All plugins have the same structure. They export a function that can be called with optional configuration. That function returns another function, which is a simple transformation step that expects a context and a callback (see below for error handling).

function dedocxPluginCreator(config) {
  return function dedocxPlugin(ctx, callback) {
    // mutate `ctx` and call `callback` when done or the plugin encounters a non recoverable error
  };
}

Error Handling

In general, dedocx will keep ploughing ahead in the face of an error. The idea is to try to salvage as much content as possible. The idea is that if you throw an error in a pipeline step (typically in a plugin if you're writing extension code), then it will get logged but the next step in line will get executed all the same.

The manner in which a real, problematic, halt-and-catch-fire error is signalled is through the conventional first callback argument. This should be reserved to cases that cannot be recovered from however, eg. the DOCX cannot be read.

DOCX

A Microsoft Word DOCX file is a zip file containing a number of different parts when unzipped. To view the parts, change the extension from .docx to .zip and unzip the file. Relevant parts include:

  • [Content_Types].xml: List of all content types of the parts in the package (e.g., the main document). Every part and its type must be listed.
  • _rels/: Folder of relationship part files. There are several relationship part files, e.g., for the entire package _rels/.rels, for the main document word/_rels/document.xml.rels, etc. Each relationship file contains links to other parts, e.g. the main document, styles, themes, footer, or external links (e.g., <Relationship Id="rId1"Type="http://schemas.openxmlformats.org/officeDocument/2006/relationships/officeDocument"Target="word/document.xml"/>).
  • word/: The main document, with separate files for endnotes, footnotes, numbering, settings, styles, and fonts, a folder of media files contained in the document, and relationships
  • customXml/: The markup for the bibliography (item1.xml), properties of the bibliography (itemProps1.xml), and the associated relationships (_rels/item1.xml.rels)

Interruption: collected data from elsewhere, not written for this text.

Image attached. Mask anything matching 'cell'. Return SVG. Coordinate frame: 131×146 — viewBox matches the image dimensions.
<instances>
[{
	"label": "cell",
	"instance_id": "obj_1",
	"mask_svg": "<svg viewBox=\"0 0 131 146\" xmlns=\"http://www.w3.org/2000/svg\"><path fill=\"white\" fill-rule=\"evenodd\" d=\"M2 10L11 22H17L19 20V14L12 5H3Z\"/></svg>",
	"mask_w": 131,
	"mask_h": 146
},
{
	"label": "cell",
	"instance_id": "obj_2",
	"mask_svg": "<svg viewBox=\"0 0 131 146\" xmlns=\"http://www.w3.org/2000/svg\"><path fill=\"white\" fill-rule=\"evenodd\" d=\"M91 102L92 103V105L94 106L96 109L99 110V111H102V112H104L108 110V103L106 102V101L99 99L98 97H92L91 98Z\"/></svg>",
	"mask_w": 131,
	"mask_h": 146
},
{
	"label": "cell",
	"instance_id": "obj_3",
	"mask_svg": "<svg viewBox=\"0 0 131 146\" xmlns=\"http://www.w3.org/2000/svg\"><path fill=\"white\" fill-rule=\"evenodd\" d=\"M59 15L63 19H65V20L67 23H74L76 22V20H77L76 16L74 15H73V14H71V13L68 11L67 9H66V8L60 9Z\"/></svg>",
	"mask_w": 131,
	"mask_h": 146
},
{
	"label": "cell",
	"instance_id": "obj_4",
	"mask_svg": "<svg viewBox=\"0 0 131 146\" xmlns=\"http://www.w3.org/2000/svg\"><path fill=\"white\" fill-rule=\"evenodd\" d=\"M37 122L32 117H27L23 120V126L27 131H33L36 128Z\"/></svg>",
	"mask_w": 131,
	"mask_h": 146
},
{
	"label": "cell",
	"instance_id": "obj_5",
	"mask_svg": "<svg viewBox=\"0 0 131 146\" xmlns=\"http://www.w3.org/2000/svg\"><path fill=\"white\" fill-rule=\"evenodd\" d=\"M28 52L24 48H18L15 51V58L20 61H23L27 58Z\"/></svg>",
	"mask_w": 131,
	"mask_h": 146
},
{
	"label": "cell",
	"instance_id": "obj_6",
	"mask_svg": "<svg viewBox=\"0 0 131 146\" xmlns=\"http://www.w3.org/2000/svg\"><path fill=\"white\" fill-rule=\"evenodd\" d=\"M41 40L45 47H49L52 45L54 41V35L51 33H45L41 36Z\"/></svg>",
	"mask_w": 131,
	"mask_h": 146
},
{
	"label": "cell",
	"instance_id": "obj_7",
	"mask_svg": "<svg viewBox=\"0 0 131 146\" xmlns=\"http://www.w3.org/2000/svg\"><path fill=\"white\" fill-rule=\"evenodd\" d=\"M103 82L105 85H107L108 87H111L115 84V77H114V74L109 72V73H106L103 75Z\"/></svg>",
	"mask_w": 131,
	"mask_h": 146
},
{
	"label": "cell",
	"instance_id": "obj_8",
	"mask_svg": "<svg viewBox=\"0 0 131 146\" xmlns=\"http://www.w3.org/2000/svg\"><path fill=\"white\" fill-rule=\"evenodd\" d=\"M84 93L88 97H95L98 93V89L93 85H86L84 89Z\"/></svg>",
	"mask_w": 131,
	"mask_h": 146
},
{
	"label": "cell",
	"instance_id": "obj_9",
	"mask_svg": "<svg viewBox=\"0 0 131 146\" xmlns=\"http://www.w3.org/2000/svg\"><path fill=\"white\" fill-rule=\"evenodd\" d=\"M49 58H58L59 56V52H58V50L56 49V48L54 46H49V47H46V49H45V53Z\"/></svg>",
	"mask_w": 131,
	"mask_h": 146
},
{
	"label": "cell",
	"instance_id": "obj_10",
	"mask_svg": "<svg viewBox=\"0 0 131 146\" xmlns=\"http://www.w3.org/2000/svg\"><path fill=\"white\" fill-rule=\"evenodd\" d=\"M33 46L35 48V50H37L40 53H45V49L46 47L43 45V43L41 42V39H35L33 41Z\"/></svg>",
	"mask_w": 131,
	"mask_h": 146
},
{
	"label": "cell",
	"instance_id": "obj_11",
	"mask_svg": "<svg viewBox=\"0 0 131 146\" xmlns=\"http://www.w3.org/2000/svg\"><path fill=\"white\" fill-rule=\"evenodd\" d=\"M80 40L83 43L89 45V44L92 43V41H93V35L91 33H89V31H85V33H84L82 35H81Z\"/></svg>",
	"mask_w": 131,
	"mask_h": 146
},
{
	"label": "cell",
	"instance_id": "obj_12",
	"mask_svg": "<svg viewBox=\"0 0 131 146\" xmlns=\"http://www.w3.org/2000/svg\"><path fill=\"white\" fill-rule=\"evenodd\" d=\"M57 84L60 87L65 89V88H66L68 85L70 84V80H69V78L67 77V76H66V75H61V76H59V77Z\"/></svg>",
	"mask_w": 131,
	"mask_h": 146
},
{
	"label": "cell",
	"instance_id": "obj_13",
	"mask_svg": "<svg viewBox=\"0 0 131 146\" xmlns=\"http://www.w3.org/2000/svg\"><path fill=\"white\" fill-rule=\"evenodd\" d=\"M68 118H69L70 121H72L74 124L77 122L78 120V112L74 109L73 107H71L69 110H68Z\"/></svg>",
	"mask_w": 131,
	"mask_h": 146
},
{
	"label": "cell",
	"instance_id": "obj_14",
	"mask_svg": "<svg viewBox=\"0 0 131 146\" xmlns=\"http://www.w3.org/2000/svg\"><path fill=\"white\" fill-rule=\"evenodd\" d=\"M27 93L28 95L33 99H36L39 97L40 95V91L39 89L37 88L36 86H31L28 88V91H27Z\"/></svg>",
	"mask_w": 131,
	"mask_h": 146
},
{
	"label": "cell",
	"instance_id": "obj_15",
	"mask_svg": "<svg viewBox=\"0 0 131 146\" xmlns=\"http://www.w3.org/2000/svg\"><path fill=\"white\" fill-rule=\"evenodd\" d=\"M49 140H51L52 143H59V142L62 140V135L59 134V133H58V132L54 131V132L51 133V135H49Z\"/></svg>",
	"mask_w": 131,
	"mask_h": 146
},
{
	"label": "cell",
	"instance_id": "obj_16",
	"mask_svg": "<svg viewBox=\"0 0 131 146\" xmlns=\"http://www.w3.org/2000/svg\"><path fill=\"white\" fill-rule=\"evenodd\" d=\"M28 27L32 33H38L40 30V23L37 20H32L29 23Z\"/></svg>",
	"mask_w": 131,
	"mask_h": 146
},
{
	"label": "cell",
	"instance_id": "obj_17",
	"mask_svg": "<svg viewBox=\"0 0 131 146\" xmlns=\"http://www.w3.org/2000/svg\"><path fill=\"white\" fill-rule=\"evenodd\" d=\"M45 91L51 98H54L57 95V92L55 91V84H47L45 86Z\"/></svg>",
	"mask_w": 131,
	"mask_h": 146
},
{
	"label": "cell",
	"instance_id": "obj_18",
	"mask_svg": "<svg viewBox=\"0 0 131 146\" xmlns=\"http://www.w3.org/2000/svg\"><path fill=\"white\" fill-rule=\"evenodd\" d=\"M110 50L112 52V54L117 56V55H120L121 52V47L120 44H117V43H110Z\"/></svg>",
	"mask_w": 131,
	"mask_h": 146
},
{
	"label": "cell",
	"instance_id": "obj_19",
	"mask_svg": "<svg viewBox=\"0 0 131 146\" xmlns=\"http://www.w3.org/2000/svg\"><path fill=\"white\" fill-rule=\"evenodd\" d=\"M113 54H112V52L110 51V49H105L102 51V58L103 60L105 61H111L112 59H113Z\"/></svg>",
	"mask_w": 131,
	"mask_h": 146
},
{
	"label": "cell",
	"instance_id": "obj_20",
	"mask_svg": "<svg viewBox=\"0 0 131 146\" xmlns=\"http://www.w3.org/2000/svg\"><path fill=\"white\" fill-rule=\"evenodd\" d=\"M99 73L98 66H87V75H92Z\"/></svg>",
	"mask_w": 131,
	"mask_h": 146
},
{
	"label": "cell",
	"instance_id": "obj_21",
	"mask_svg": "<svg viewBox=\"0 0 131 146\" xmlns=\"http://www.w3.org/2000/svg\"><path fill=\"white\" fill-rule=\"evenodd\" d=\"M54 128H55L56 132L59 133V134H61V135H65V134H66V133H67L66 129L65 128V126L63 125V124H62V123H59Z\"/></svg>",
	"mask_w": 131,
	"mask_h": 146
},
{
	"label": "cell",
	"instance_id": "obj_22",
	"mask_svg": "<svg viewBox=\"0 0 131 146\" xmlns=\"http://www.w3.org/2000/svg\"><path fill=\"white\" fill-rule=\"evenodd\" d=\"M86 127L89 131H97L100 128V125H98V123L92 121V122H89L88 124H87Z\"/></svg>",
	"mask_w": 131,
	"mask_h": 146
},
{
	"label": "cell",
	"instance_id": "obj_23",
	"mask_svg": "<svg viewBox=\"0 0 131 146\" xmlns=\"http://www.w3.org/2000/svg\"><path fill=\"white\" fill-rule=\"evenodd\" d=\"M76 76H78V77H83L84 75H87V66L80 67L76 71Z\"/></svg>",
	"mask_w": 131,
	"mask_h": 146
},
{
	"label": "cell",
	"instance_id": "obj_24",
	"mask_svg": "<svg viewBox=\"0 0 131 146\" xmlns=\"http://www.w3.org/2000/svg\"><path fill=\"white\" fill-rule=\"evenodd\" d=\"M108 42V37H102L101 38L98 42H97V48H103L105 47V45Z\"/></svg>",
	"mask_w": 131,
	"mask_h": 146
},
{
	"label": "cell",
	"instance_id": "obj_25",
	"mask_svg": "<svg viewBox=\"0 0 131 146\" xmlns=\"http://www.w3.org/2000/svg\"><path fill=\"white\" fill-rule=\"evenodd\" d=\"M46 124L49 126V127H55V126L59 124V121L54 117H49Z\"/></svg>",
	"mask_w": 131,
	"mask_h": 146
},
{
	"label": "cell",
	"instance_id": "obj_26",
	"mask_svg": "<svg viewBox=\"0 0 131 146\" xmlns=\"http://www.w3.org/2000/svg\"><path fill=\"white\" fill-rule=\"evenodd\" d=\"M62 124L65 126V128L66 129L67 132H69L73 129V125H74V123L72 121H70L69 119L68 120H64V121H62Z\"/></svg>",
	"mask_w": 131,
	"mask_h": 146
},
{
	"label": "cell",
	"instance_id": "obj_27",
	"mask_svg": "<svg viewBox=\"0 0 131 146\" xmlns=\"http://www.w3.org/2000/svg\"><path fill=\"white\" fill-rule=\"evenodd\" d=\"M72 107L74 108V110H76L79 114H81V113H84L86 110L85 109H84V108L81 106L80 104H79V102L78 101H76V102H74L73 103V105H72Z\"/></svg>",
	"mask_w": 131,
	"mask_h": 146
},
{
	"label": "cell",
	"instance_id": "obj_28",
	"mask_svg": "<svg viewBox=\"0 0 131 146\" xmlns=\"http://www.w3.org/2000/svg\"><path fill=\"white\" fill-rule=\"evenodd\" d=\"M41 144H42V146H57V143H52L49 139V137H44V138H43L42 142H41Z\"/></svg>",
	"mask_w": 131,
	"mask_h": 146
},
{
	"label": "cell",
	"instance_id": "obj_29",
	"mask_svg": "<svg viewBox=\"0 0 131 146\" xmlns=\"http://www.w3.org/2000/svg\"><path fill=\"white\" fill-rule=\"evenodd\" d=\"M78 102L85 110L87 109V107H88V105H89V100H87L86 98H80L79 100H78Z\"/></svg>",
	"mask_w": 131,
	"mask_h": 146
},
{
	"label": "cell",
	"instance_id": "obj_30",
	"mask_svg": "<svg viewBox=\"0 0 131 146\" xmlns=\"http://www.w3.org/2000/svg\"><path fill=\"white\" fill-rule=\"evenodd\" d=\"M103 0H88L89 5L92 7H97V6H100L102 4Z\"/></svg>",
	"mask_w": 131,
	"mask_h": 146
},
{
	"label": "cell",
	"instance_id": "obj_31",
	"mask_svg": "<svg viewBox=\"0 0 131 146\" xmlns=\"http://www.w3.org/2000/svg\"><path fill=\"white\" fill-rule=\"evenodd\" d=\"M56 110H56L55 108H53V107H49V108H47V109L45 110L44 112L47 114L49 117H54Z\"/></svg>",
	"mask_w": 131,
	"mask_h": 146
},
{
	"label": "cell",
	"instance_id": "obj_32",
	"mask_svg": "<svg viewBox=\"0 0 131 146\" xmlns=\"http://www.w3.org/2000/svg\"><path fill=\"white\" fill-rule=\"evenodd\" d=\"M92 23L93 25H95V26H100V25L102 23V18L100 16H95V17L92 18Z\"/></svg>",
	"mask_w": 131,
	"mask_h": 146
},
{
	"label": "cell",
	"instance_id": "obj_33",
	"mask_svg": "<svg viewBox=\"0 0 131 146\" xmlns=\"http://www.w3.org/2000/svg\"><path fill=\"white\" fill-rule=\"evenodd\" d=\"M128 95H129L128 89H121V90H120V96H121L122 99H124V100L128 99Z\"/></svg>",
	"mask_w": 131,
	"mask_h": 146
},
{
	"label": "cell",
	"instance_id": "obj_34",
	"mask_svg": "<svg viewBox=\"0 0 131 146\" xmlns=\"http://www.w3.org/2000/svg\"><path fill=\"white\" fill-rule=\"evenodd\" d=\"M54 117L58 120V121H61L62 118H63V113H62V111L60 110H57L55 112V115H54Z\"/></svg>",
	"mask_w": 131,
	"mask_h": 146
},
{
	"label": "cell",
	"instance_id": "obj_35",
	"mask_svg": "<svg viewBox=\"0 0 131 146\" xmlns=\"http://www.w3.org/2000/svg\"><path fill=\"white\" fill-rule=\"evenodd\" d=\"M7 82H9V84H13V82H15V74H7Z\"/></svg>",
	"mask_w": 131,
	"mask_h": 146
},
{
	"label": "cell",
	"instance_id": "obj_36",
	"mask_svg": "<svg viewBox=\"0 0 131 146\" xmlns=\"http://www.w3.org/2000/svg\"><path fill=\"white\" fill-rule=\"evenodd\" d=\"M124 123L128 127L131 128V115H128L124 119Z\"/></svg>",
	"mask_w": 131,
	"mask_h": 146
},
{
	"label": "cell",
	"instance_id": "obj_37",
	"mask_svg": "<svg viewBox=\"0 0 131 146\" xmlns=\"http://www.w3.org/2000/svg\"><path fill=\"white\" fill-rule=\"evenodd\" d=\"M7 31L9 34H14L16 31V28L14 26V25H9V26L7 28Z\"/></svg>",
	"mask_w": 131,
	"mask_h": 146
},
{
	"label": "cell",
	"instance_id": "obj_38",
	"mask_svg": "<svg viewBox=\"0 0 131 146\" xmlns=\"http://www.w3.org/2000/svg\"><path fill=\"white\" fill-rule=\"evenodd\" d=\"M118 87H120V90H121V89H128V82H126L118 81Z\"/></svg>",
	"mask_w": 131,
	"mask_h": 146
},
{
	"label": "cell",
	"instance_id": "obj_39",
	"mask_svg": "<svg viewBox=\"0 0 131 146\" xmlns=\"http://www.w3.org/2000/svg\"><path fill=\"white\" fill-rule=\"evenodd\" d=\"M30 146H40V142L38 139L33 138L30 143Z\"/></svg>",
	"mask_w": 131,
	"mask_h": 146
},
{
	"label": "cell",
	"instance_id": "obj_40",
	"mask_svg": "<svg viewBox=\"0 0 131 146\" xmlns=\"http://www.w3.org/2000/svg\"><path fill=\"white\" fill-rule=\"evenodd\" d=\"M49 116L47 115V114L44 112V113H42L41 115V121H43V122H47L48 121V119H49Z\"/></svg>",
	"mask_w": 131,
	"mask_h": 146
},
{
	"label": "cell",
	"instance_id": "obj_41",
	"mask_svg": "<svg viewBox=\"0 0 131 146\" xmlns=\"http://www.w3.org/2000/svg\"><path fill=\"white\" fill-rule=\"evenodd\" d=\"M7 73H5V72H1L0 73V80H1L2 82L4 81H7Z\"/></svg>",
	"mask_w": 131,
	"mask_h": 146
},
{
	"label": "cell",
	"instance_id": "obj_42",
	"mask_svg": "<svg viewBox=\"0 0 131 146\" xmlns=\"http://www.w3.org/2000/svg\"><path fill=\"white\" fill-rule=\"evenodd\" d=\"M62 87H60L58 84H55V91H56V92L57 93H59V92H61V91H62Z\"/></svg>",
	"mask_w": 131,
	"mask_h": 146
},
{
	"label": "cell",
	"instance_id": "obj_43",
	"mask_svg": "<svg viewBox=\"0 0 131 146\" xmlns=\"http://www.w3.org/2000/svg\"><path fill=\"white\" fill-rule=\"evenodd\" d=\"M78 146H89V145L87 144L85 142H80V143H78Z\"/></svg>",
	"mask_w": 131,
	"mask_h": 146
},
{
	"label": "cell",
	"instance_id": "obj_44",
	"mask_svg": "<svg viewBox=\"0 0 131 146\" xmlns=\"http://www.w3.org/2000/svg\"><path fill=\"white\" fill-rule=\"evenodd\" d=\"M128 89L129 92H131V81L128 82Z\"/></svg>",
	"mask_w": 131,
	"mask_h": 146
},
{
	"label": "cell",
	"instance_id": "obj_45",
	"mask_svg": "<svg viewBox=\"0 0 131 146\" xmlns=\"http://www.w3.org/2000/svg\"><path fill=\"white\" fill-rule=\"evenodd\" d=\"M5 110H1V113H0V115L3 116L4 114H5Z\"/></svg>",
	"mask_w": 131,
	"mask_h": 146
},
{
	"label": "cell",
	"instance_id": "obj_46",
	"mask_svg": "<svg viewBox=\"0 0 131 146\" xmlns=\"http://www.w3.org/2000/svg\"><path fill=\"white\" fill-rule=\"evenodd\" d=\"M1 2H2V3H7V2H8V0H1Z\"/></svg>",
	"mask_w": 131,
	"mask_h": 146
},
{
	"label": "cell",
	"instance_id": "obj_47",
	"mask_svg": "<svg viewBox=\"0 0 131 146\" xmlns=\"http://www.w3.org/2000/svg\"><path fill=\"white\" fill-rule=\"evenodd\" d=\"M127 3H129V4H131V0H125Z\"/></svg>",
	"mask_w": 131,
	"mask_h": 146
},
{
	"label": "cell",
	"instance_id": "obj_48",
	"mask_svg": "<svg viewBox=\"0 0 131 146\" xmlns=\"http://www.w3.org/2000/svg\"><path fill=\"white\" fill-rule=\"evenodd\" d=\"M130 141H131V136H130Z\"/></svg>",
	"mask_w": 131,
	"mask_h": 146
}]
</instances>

For more information, see: http://www.datypic.com/sc/ooxml/ss.html

Example output

Below is an example of a document containing the minimum feature set extracted by dedocx (for the full document see minimum-test-document.docx).

image

For the HTML resulting from the docx see: minimum-test-document.js.

License

Copyright 2019 Standard Analytics IO

Licensed under the Apache License, Version 2.0 (the "License"); you may not use this file except in compliance with the License. You may obtain a copy of the License at

http://www.apache.org/licenses/LICENSE-2.0

Unless required by applicable law or agreed to in writing, software distributed under the License is distributed on an "AS IS" BASIS, WITHOUT WARRANTIES OR CONDITIONS OF ANY KIND, either express or implied. See the License for the specific language governing permissions and limitations under the License.